Healthy weekly gains for crude

Crude oil prices ended substantially lower on Friday, 11 June 2010 at Nymex. Prices fell due to weaker than expected retail sales data at Wall Street. Nevertheless, prices registered healthy weekly gains.



On Friday, crude-oil futures for light sweet crude for July delivery closed at $73.78/barrel (lower by $1.7 or 2.3%). For the week, prices gained 3.1%.

For the month of May, crude shed 14%. It was the biggest monthly drop for crude since December 2008. For the month of April, crude rose 2.8%. For the first quarter of this year, crude rose by 5.5%. Year to date, crude is higher by 5%.

The Commerce Department in US reported on Friday, 11 June 2010 that U.S. retail sales declined for the first time in eight months in May, tumbling a surprising 1.2%. The declines were led at hardware stores, auto dealers, gas stations, department stores and clothing stores. Market was expecting a 0.2% gain in sales. It was the first decline in sales since September 2009.

Separately, The Reuters/University of Michigan in US reported on Friday, 11 June 2010 that U.S. consumer sentiment rose in early June, hitting the highest level since January 2008. According to the sentiment data, consumers' expectations rose to 70.7 in June from 68.8 in May, while their view of current conditions rose to 82.9 from 81.

In the currency market on Friday, the dollar stayed strong for almost the entire day. The dollar index gained by almost 0.3%. The euro fell as much as 0.7% against the dollar after rallying the previous three sessions. The euro has plunged 16% this year.

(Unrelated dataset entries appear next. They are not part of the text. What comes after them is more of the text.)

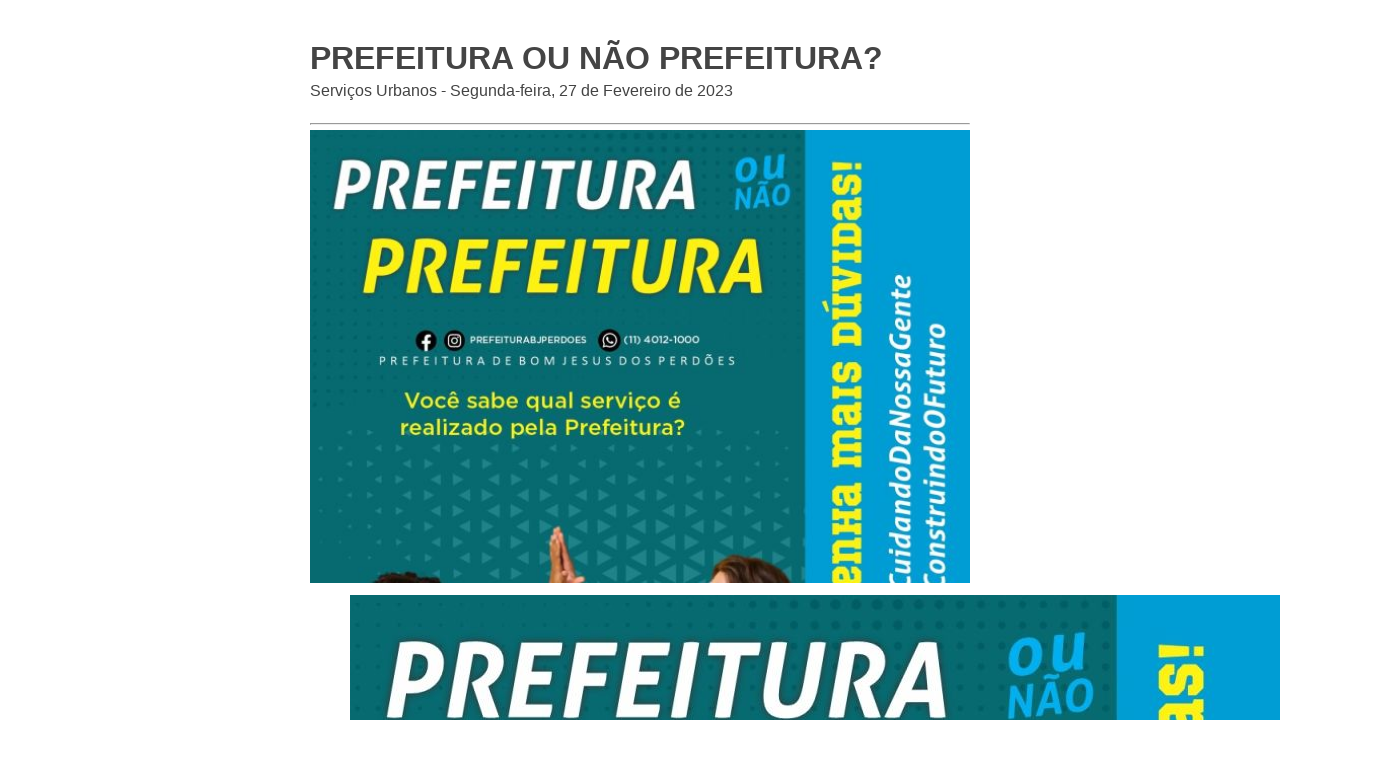

--- FILE ---
content_type: text/html; charset=UTF-8
request_url: https://bjperdoes.sp.gov.br/noticia/print-noticia/1803/prefeitura-ou-nao-prefeitura/
body_size: 934
content:
<!DOCTYPE html><html lang="pt-BR"><head><meta charset="utf-8"><meta name="viewport" content="width=device-width, initial-scale=1.0"><link href="/site/css/print-noticia.css" media="screen,print" rel="stylesheet" type="text/css"><link href="/admin/globalarq/logo/favicon.webp" rel="shortcut icon" type="image/vnd.microsoft.icon"></head><body ><div class="wrap"><article class="artigo"><div><h1>PREFEITURA OU NÃO PREFEITURA?</h1><div style="margin-top: -30px;"><p>Serviços Urbanos - Segunda-feira, 27 de Fevereiro de 2023</p></div><hr><div style="display: block"><img src="/admin/globalarq/noticia/noticia/651_366/07b96bae9e782bc541cbbc4f525eb5cd.jpeg" alt="PREFEITURA OU NÃO PREFEITURA?" style="width: 100%;" /></div><figure class="image"><img src="/public/admin/globalarq/uploads/files/333116570_1280631119470694_4610342235059426120_n.jpg"></figure><figure class="image"><img src="/public/admin/globalarq/uploads/files/333316643_675829997671971_8791953680175532274_n.jpg"></figure><figure class="image"><img src="/public/admin/globalarq/uploads/files/333082687_700112215188753_7634894337198311622_n.jpg"></figure><figure class="image"><img src="/public/admin/globalarq/uploads/files/333235544_1190444228271785_4371091651352979155_n.jpg"></figure><figure class="image"><img src="/public/admin/globalarq/uploads/files/333113547_3528821947399150_4476844516116388911_n.jpg"></figure><p>Você sabe qual serviços são realizados pela Prefeitura?</p><p>Não tenha mais dúvidas!</p></div></article><div style="width: 100%;display: table;text-align: center"><div><img src="/admin/globalarq/logo/478682a7b98e209deea967f68334a398.png" style="max-width: 180px"/></div><div style="margin-top: -40px;"><h2>Prefeitura Municipal</h2><hr/><p>Bom Jesus dos Perdões</p></div></div></div><script type="text/javascript" src="/site/js/jquery-v3.3.1.js"></script><script>$('.artigo img').before('<div class="separa-conteudo"></div>');
            $('.artigo img').after('<div class="legenda center alinha-center"></div>');
            $('.artigo p').each(function () {
                var $this = $(this);
                var legenda = $this.find('img').attr('alt');
                $this.find('.legenda').html(legenda);
            });</script></body></html>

The EIA reported earlier during the week that the nation's oil stockpiles fell 1.8 million barrels in the week ended 4 June. The figure was much more than expected. Refineries operated at 89.1% of their capacity. Gasoline inventories were unchanged from last week, while distillate stockpiles increased by 1.8 million barrels. Data on gasoline also were relatively bearish as markets were expecting a decline around 500,000 barrels. The distillates increase came in larger than expected and above the five-year average gain for the period.

Organization of the Petroleum Exporting Countries released its monthly oil-market report during the week. The OPEC expects demand to increase by 950,000 barrels a day this year, but cautioned that an expected moderation in the pace of the economic recovery is likely to impact demand growth forecasts for the second half of 2010. OPEC also cut its supply forecast as production from non-OPEC countries increased by 110,000 barrels a day from the last month. The cartel's oil-reference basket fell below $67 a barrel in late May, its lowest level since early October 2009

On Friday, among other energy related products, reformulated gasoline for July delivery lost 2 cents, or 1%, to $2.05 a gallon. Heating oil for July delivery receded 3 cents, or 1.4%, to $2 a gallon

On Friday, natural gas for July delivery added 13 cents, or 2.8%, to $4.78 per million British thermal units.

Crude ended FY 2009 higher by 78%, the highest yearly gain since 1999. It reached a high of $82 earlier in October 2009 and hit a low of $33.98 on 12 February 2009. Crude prices had ended FY 2008 lower by 54%, the largest yearly loss since trading began at Nymex.

At the MCX, crude oil for June delivery closed higher by Rs 41 (1.2%) at Rs 3,544/barrel. Natural gas for June delivery closed at Rs 218.4, lower by Rs 2.4 (1.08%).